>> Start DATASET ENTRIES

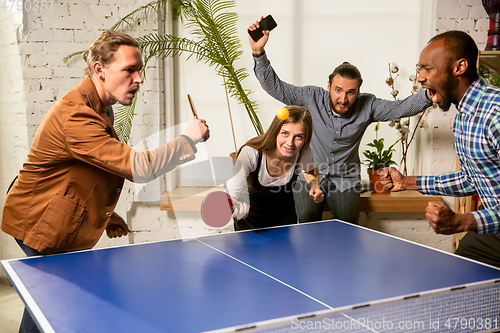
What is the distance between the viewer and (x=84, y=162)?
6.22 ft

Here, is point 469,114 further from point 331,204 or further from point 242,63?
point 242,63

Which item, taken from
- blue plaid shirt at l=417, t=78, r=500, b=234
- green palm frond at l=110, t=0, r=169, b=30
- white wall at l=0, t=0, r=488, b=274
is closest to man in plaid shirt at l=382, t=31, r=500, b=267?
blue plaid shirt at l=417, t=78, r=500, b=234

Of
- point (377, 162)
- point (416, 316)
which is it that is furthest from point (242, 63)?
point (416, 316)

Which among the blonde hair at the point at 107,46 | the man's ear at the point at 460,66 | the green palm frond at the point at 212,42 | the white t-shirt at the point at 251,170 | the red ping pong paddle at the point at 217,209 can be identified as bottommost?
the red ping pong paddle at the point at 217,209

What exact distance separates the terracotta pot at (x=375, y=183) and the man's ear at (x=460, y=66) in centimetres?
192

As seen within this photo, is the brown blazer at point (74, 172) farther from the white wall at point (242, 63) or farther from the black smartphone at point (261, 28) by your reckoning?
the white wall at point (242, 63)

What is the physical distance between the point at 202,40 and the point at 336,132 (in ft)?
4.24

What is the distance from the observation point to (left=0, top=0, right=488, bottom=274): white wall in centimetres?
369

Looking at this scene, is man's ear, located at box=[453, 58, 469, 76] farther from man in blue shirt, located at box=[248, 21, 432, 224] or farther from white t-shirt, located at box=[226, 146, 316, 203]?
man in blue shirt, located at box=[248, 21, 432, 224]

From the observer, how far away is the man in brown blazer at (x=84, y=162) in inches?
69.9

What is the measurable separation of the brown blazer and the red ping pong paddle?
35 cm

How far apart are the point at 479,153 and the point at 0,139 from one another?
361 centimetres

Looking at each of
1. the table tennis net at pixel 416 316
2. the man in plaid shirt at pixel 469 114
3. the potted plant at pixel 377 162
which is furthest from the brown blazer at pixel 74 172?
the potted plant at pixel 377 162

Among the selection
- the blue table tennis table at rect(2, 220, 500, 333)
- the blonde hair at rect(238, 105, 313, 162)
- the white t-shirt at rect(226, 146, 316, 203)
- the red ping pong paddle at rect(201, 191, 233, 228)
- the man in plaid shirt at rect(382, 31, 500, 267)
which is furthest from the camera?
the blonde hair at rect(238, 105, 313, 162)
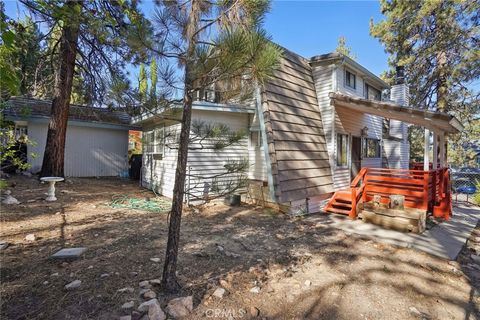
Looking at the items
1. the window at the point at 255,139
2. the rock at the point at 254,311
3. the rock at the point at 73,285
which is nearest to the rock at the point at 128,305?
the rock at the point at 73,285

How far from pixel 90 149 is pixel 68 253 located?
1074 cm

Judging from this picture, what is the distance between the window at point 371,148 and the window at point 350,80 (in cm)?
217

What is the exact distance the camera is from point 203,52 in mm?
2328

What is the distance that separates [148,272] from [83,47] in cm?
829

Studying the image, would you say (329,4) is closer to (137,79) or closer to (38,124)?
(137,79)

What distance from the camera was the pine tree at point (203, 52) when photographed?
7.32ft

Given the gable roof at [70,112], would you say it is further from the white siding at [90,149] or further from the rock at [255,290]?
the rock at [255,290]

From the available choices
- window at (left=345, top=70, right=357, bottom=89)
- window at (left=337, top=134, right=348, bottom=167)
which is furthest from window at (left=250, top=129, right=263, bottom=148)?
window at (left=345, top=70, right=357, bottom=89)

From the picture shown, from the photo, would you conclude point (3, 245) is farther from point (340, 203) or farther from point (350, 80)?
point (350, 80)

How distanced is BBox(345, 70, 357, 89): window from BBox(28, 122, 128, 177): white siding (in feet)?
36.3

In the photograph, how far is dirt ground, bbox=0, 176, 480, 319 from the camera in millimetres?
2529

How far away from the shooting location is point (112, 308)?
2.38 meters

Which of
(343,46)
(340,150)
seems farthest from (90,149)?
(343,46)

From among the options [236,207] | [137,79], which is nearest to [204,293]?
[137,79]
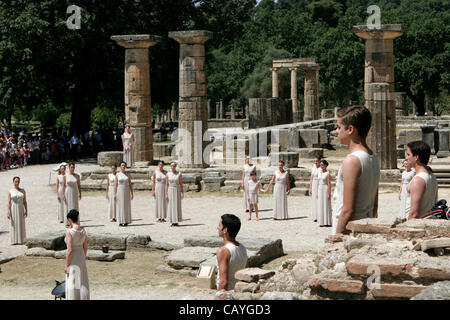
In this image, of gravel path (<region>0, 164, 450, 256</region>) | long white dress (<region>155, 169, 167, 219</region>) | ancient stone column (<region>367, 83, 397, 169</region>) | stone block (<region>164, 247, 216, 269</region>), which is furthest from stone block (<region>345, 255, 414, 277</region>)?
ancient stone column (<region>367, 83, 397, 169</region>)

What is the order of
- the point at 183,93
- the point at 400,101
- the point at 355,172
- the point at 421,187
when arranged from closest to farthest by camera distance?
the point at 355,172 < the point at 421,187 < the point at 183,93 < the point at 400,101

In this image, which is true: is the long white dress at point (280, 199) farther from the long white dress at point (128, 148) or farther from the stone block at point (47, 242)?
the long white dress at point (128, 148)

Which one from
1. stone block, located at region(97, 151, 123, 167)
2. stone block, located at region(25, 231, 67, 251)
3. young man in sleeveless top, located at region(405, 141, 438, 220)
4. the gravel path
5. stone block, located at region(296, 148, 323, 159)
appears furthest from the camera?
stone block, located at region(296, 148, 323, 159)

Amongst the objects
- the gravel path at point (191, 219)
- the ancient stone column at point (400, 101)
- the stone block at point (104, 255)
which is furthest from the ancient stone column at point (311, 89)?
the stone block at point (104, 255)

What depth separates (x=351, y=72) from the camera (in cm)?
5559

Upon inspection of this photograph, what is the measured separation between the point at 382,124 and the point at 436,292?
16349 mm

>> End DATASET ENTRIES

_SHORT TASK_: Transcribe the records above exactly as they appear, leaving out any pictures.

_ANSWER_:
What is the distance between the viewer and (x=84, y=162)?
6.22 ft

Here, is point 469,114 further from point 331,204 or further from point 242,63?
point 242,63

Which item, taken from
- blue plaid shirt at l=417, t=78, r=500, b=234
- green palm frond at l=110, t=0, r=169, b=30
- white wall at l=0, t=0, r=488, b=274
is closest to man in plaid shirt at l=382, t=31, r=500, b=267?
blue plaid shirt at l=417, t=78, r=500, b=234

Of
- point (377, 162)
- point (416, 316)
which is it that is furthest from point (242, 63)?
point (416, 316)

Which among the blonde hair at the point at 107,46 | the man's ear at the point at 460,66 | the green palm frond at the point at 212,42 | the white t-shirt at the point at 251,170 | the red ping pong paddle at the point at 217,209 can be identified as bottommost?
the red ping pong paddle at the point at 217,209

What exact distance separates the terracotta pot at (x=375, y=183) and the man's ear at (x=460, y=66) in centimetres?
192

As seen within this photo, is the brown blazer at point (74, 172) farther from the white wall at point (242, 63) or farther from the black smartphone at point (261, 28) by your reckoning?
the white wall at point (242, 63)

What is the physical distance between the point at 202,40 and the point at 336,132 (in ft)?
4.24

What is the distance from the observation point to (left=0, top=0, right=488, bottom=274): white wall in centimetres?
369

Looking at this scene, is man's ear, located at box=[453, 58, 469, 76] farther from man in blue shirt, located at box=[248, 21, 432, 224] or farther from white t-shirt, located at box=[226, 146, 316, 203]?
man in blue shirt, located at box=[248, 21, 432, 224]

From the observer, how far away is the man in brown blazer at (x=84, y=162) in inches?
69.9

What is the measurable separation of the brown blazer and the red ping pong paddle?
35 cm

How far apart are the point at 479,153 and the point at 0,139 from one another?
361 centimetres

Looking at each of
1. the table tennis net at pixel 416 316
2. the man in plaid shirt at pixel 469 114
3. the potted plant at pixel 377 162
which is furthest from the brown blazer at pixel 74 172?
the potted plant at pixel 377 162

Among the selection
- the blue table tennis table at rect(2, 220, 500, 333)
- the blonde hair at rect(238, 105, 313, 162)
- the white t-shirt at rect(226, 146, 316, 203)
- the red ping pong paddle at rect(201, 191, 233, 228)
- the man in plaid shirt at rect(382, 31, 500, 267)
which is furthest from the camera?
the blonde hair at rect(238, 105, 313, 162)
Looking at the items
1. the window at the point at 255,139
2. the rock at the point at 254,311
3. the rock at the point at 73,285
which is nearest to the rock at the point at 128,305?
the rock at the point at 73,285

How far from pixel 90 149 is pixel 68 253 located?
1074 cm

Judging from this picture, what is the distance between the window at point 371,148 and the window at point 350,80 (in cm)?
217

What is the exact distance the camera is from point 203,52 in mm?
2328

What is the distance that separates [148,272] from [83,47] in cm?
829

Studying the image, would you say (329,4) is closer to (137,79) or closer to (38,124)?
(137,79)

What distance from the camera was the pine tree at point (203, 52) when photographed?
7.32ft

Given the gable roof at [70,112], would you say it is further from the white siding at [90,149] or further from the rock at [255,290]?
the rock at [255,290]

From the available choices
- window at (left=345, top=70, right=357, bottom=89)
- window at (left=337, top=134, right=348, bottom=167)
which is furthest from window at (left=250, top=129, right=263, bottom=148)?
window at (left=345, top=70, right=357, bottom=89)

From the picture shown, from the photo, would you conclude point (3, 245) is farther from point (340, 203) or farther from point (350, 80)?
point (350, 80)

How distanced is BBox(345, 70, 357, 89): window from BBox(28, 122, 128, 177): white siding (in feet)?
36.3

In the photograph, how far is dirt ground, bbox=0, 176, 480, 319 from the camera in millimetres?
2529

How far away from the shooting location is point (112, 308)?
2.38 meters

Which of
(343,46)
(340,150)
seems farthest from (90,149)?
(343,46)

From among the options [236,207] | [137,79], which is nearest to [204,293]?
[137,79]
In this image, of gravel path (<region>0, 164, 450, 256</region>) | long white dress (<region>155, 169, 167, 219</region>) | ancient stone column (<region>367, 83, 397, 169</region>) | stone block (<region>164, 247, 216, 269</region>), which is furthest from stone block (<region>345, 255, 414, 277</region>)?
ancient stone column (<region>367, 83, 397, 169</region>)

What is the order of
- the point at 183,93
- the point at 400,101
- the point at 355,172
- the point at 421,187
when arranged from closest to farthest by camera distance?
the point at 355,172 < the point at 421,187 < the point at 183,93 < the point at 400,101

In this image, which is true: is the long white dress at point (280, 199) farther from the long white dress at point (128, 148) or farther from the stone block at point (47, 242)?
the long white dress at point (128, 148)

Which one from
1. stone block, located at region(97, 151, 123, 167)
2. stone block, located at region(25, 231, 67, 251)
3. young man in sleeveless top, located at region(405, 141, 438, 220)
4. the gravel path
5. stone block, located at region(296, 148, 323, 159)
appears furthest from the camera?
stone block, located at region(296, 148, 323, 159)

Amongst the objects
- the gravel path at point (191, 219)
- the ancient stone column at point (400, 101)
- the stone block at point (104, 255)
which is furthest from the ancient stone column at point (311, 89)?
the stone block at point (104, 255)

What depth separates (x=351, y=72) from the camera (in cm)?
5559

Upon inspection of this photograph, what is the measured separation between the point at 382,124 and the point at 436,292?
16349 mm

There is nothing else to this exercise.